→ ТЕКСТ:
И здесь мы вновь сталкиваемся с известной противоречивостью культурной логики эпохи. Речь идет о труде, наделенном удвоенной негативностью (не сводимой к «отрицанию отрицания»): во-первых, это отрицание данного как основа любой созидательной работы, осуществляющейся в рамках диалектической экономии; во-вторых, это бесполезное расходование сил, не подразумевающее никакого накопления, сохранения, «снятия». Художественный труд достигает здесь своего предела. Для Григорьевой, с одной стороны, важно зафиксировать гегельянские корни негативности труда 1920—1930-х, продемонстрировав, с другой стороны, ее отрыв от этого истока, гипертрофированный впоследствии Деррида, говорившим уже на языке эпохи «конца производства». Интерпретация Григорьевой полемична по отношению к канонической деконструктивистской трактовке понятий «суверенности» и «траты», стремящейся сократить историческое расстояние между смертельной эскалацией отрицательного у Батая и игрой «diffеrance». Деррида спешит приписать Батаю преодоление негативности, упраздняемой вместе с диалектикой. Но последняя берется им в весьма умеренной (докожевской) версии, где Раб и Господин суть одно и то же, а негативность лишена какой-либо самостоятельной силы, работая внутри того же самого. Это обеспечивает диалектике необходимый «минимум» устойчивости, а ее ниспровергателям, как и в случае с субъектом, — комфортное паразитическое соседство с предметом деконструкции12 .

→ ИСХОДНЫЕ ДАННЫЕ:
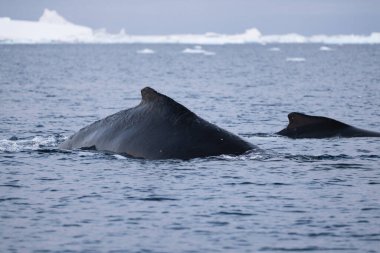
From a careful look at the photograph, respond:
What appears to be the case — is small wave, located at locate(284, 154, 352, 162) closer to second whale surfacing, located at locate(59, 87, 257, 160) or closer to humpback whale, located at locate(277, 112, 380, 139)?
second whale surfacing, located at locate(59, 87, 257, 160)

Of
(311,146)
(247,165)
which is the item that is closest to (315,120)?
(311,146)

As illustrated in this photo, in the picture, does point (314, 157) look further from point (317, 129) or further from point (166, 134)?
point (317, 129)

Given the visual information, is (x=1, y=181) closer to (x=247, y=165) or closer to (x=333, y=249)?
(x=247, y=165)

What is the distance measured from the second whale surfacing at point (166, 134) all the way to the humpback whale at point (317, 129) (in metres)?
5.26

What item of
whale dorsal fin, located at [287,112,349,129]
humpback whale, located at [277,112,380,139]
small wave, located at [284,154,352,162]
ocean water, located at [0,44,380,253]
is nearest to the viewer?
ocean water, located at [0,44,380,253]

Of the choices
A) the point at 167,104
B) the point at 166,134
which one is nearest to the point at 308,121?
the point at 167,104

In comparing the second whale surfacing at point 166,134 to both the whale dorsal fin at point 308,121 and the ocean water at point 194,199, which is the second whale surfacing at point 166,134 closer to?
the ocean water at point 194,199

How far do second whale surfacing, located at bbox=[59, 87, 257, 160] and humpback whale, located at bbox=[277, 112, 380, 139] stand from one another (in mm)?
5261

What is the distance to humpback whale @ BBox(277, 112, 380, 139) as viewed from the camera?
65.0 feet

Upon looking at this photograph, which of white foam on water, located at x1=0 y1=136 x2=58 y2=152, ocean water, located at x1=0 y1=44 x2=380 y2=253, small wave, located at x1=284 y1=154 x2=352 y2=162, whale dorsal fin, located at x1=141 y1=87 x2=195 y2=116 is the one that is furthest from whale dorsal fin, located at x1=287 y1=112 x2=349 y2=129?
whale dorsal fin, located at x1=141 y1=87 x2=195 y2=116

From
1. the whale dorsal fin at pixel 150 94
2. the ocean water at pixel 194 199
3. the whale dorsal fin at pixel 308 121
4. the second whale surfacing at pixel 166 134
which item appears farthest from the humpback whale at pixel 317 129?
the whale dorsal fin at pixel 150 94

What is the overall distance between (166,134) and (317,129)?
6.81m

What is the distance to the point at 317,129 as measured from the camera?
20156 millimetres

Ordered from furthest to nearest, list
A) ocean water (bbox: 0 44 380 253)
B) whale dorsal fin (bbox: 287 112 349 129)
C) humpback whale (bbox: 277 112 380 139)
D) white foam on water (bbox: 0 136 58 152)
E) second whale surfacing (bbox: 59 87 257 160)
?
whale dorsal fin (bbox: 287 112 349 129) → humpback whale (bbox: 277 112 380 139) → white foam on water (bbox: 0 136 58 152) → second whale surfacing (bbox: 59 87 257 160) → ocean water (bbox: 0 44 380 253)
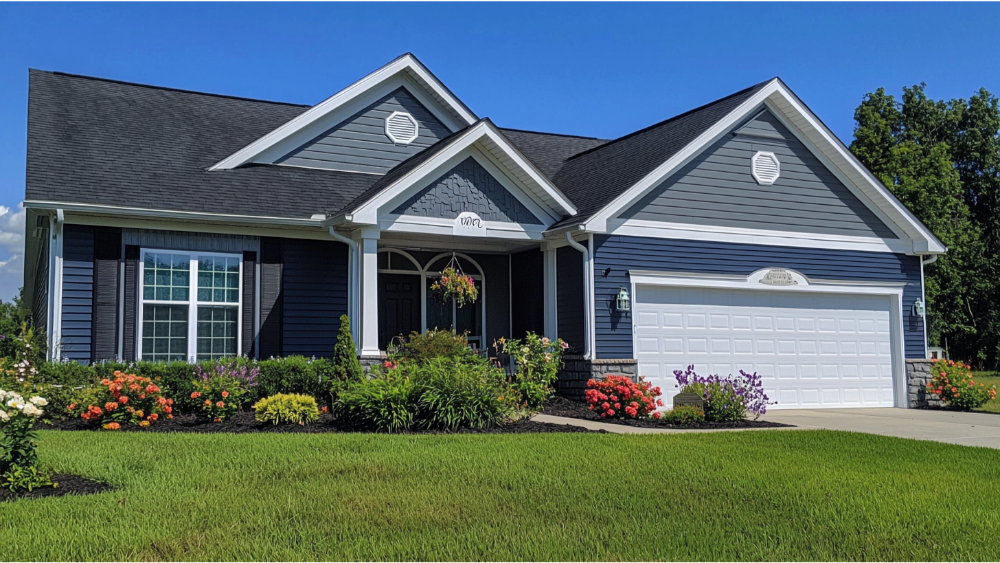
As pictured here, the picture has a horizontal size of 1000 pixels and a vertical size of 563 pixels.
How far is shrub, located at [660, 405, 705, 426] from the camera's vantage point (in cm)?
1181

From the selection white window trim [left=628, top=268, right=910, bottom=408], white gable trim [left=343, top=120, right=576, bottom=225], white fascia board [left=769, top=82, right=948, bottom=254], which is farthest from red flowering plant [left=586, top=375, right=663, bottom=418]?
white fascia board [left=769, top=82, right=948, bottom=254]

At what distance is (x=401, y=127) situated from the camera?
17.0m

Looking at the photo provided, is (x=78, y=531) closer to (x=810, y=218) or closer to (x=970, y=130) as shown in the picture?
(x=810, y=218)

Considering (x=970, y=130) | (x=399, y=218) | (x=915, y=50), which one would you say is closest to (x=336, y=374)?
(x=399, y=218)

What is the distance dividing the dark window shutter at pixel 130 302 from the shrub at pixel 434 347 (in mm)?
4072

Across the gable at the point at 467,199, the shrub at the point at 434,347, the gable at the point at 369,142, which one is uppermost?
the gable at the point at 369,142

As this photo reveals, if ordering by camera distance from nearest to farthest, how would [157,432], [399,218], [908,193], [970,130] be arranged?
1. [157,432]
2. [399,218]
3. [908,193]
4. [970,130]

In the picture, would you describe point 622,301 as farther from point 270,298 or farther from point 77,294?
point 77,294

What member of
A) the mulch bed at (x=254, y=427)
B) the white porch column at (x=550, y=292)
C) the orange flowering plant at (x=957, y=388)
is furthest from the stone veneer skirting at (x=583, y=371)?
the orange flowering plant at (x=957, y=388)

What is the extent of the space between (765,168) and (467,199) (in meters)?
5.71

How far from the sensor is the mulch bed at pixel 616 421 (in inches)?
459

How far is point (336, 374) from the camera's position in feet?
41.0

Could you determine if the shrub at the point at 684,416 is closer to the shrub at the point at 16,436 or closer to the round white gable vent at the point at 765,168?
the round white gable vent at the point at 765,168

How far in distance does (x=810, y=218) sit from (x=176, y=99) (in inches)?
493
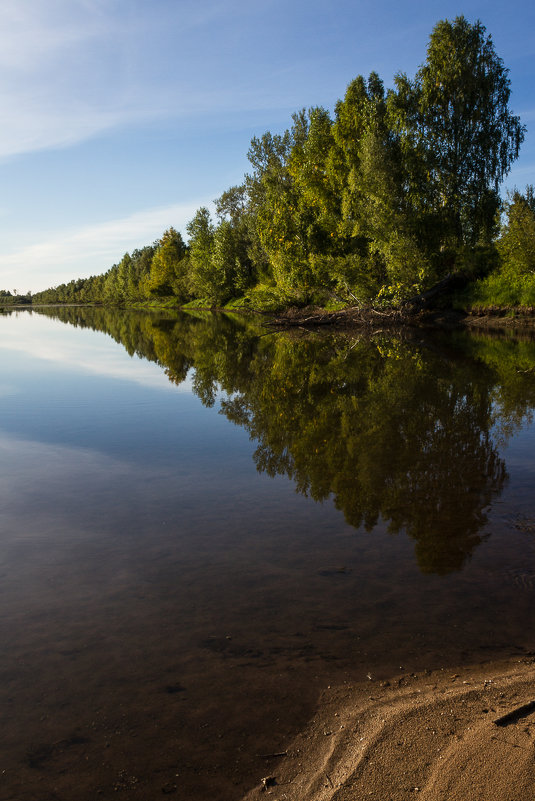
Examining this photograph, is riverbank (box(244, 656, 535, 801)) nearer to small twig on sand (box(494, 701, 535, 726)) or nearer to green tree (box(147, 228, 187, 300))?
small twig on sand (box(494, 701, 535, 726))

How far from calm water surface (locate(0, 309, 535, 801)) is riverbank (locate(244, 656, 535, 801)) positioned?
20cm

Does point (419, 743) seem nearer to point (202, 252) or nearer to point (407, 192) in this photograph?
point (407, 192)

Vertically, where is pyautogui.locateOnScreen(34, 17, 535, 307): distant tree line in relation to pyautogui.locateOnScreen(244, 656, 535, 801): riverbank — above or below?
above

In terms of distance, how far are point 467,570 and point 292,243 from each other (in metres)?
39.0

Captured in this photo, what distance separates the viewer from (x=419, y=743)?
336 cm

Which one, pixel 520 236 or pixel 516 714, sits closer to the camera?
pixel 516 714

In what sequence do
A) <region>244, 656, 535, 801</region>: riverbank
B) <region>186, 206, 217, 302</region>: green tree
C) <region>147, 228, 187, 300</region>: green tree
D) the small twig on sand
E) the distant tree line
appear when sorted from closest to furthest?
<region>244, 656, 535, 801</region>: riverbank, the small twig on sand, the distant tree line, <region>186, 206, 217, 302</region>: green tree, <region>147, 228, 187, 300</region>: green tree

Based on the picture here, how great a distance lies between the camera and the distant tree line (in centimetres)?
3869

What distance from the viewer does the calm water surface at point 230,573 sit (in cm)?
369

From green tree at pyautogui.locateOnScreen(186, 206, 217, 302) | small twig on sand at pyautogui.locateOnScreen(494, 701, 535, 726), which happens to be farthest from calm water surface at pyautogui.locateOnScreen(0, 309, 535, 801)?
green tree at pyautogui.locateOnScreen(186, 206, 217, 302)

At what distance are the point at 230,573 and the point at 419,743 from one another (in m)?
2.90

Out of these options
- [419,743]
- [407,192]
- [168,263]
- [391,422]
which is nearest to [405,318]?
[407,192]

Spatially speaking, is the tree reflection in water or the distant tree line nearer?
the tree reflection in water

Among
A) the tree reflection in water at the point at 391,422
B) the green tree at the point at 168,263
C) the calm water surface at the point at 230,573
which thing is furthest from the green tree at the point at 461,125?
the green tree at the point at 168,263
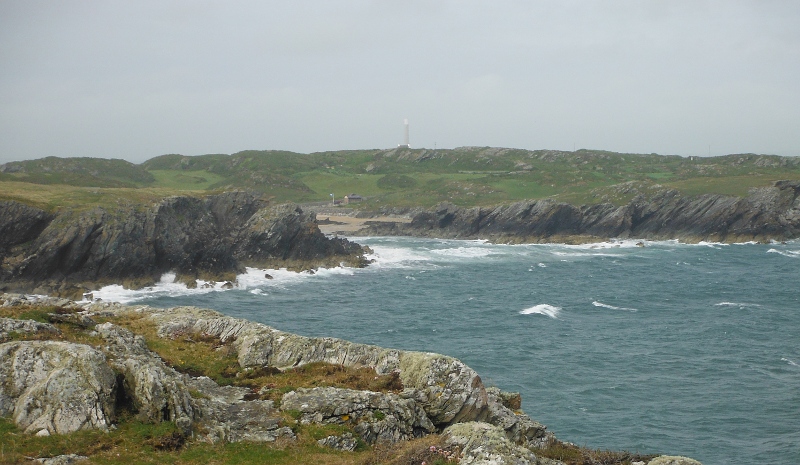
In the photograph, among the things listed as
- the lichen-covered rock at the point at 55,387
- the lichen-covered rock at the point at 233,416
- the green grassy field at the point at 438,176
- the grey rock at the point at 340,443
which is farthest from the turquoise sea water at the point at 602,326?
the green grassy field at the point at 438,176

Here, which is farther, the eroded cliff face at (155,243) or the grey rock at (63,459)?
the eroded cliff face at (155,243)

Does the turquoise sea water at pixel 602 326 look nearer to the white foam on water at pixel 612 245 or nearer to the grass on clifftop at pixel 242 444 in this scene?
the white foam on water at pixel 612 245

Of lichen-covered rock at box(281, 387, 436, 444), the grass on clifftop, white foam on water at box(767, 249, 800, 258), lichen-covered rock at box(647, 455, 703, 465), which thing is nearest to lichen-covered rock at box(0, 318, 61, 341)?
the grass on clifftop

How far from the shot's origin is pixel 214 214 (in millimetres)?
79438

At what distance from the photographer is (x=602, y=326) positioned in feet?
168

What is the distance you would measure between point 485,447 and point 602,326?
3980cm

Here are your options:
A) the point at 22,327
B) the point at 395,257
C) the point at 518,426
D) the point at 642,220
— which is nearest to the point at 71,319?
the point at 22,327

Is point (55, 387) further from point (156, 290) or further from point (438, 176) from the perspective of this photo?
point (438, 176)

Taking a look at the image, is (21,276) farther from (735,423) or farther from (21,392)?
(735,423)

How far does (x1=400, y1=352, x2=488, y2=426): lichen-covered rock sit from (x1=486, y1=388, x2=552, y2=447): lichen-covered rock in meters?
0.47

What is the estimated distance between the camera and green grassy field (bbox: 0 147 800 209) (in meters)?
132

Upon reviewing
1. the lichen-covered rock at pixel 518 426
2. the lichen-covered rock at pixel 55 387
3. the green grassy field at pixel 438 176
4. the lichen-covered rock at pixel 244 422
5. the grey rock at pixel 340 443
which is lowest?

→ ЗАДАНИЯ:
[1] Какие слова и выражения в тексте о негативности труда стоят в кавычках-«ёлочках»? Перечислите все в порядке появления.
[2] Сколько строк в записях содержат слово «riverbank»? Посчитайте и дайте только число.

→ ОТВЕТЫ:
[1] «отрицанию отрицания», «снятия», «конца производства», «суверенности», «траты», «diffеrance», «минимум»

[2] 5